Martin’s impression from the not so cheap seat!

OK, everything just snapped into place. Yes, there was the detail but it just added to the dynamics and musicality on show. What a singer Clare Teal is, her voice is a wonderful instrument, and this is the point of a great system, you can CONNECT with the music; you ‘get’ what the performers are trying to communicate.

As a chorister I am privileged to sing some great music. Some of this, while technically interesting, does not move me. Sometimes I can find it hard to concentrate as the words, parts and harmonies hit the spot. Sometimes this can be context driven. For instance, a few weeks ago I sang in a concert in aid of the Ukraine. At the end, we sang, “You’ll Never Walk Alone” in an arrangement by our choir mistress. This song had never emotionally effected me, here I was on the verge of tears. This system had the capability to reach into me a allow me to feel what Clare was communicating.



How to sum up this system and turntables? The turntables are without a doubt some of the best I have heard. The SME 60 is an exceptional turntable and in my view one of the best. The SME 20 and 12 show that SME have some of the 60’s magic in their complete range of turntables. A plea, SME please make the arms available to others. It is a superb-looking and sounding arm and you are depriving a lot of keen audiophiles of this arm.
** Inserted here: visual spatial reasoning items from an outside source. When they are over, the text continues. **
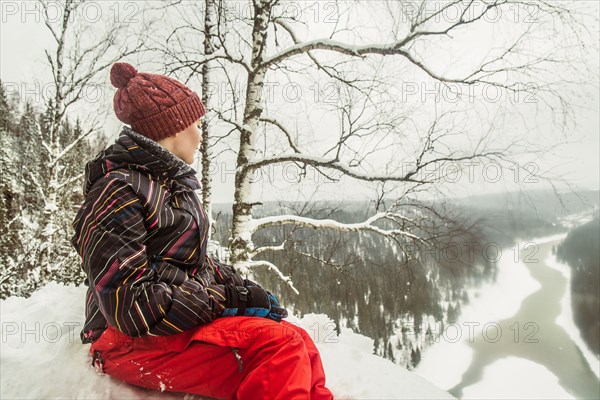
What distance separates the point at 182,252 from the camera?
1981 mm

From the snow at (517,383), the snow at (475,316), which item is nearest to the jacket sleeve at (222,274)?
the snow at (475,316)

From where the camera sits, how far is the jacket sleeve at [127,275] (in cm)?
162

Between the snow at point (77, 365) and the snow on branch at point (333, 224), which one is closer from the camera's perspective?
the snow at point (77, 365)

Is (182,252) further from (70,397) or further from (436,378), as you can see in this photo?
(436,378)

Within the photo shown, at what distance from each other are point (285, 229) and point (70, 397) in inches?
167

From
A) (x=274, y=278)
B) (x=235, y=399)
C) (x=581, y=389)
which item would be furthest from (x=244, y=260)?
(x=581, y=389)

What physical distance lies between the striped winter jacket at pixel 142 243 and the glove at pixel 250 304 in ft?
0.24

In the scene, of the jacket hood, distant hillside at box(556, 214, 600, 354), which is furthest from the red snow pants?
distant hillside at box(556, 214, 600, 354)

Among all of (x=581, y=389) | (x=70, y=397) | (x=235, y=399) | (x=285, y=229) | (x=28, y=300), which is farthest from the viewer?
(x=581, y=389)

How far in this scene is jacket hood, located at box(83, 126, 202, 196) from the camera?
73.7 inches

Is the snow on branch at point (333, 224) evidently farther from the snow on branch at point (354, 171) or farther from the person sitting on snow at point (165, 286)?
the person sitting on snow at point (165, 286)

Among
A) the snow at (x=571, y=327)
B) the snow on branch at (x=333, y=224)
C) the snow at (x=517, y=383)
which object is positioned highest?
the snow on branch at (x=333, y=224)

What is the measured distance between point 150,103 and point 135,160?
442 mm

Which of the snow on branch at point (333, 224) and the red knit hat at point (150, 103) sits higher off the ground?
the red knit hat at point (150, 103)
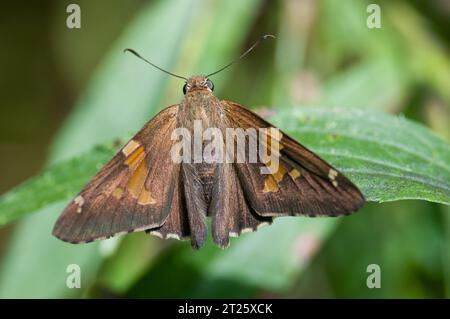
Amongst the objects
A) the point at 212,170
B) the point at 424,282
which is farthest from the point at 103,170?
the point at 424,282

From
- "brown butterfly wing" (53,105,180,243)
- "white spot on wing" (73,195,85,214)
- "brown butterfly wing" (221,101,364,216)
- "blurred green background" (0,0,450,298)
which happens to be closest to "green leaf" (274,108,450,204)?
"brown butterfly wing" (221,101,364,216)

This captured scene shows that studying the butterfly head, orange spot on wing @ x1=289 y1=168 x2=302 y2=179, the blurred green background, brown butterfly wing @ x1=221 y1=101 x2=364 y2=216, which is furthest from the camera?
the blurred green background

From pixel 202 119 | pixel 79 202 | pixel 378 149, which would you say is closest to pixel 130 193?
pixel 79 202

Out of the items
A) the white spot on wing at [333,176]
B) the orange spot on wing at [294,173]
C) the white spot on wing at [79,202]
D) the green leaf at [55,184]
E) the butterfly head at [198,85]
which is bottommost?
the white spot on wing at [79,202]

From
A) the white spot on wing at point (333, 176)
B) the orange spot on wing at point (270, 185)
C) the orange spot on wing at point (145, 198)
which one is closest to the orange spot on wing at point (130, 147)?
the orange spot on wing at point (145, 198)

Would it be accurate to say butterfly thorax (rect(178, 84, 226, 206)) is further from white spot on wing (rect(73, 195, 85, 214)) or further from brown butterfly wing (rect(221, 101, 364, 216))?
white spot on wing (rect(73, 195, 85, 214))

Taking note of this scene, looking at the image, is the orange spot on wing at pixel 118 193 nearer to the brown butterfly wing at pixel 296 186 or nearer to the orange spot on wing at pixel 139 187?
the orange spot on wing at pixel 139 187

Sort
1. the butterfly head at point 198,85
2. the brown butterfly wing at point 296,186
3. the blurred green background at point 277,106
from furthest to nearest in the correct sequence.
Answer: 1. the blurred green background at point 277,106
2. the butterfly head at point 198,85
3. the brown butterfly wing at point 296,186

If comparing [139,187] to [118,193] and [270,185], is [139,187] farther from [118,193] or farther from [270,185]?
[270,185]

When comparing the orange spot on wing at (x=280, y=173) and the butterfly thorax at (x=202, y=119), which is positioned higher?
the butterfly thorax at (x=202, y=119)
The overall system was one of the very best I have heard and it was well set up within a great synergistic system. Yes, I know what it costs but it shows what can be achieved. It also shows the folly of the ‘hunt a bargain’ approach to audio. Find a ‘good guy’ dealer and use them. They might offer you a pairing similar to the SME12 and Koetsu. I doubt many people would choose that combination by accident. And on top of that, you can then listen to the combination and hear if it is what you want.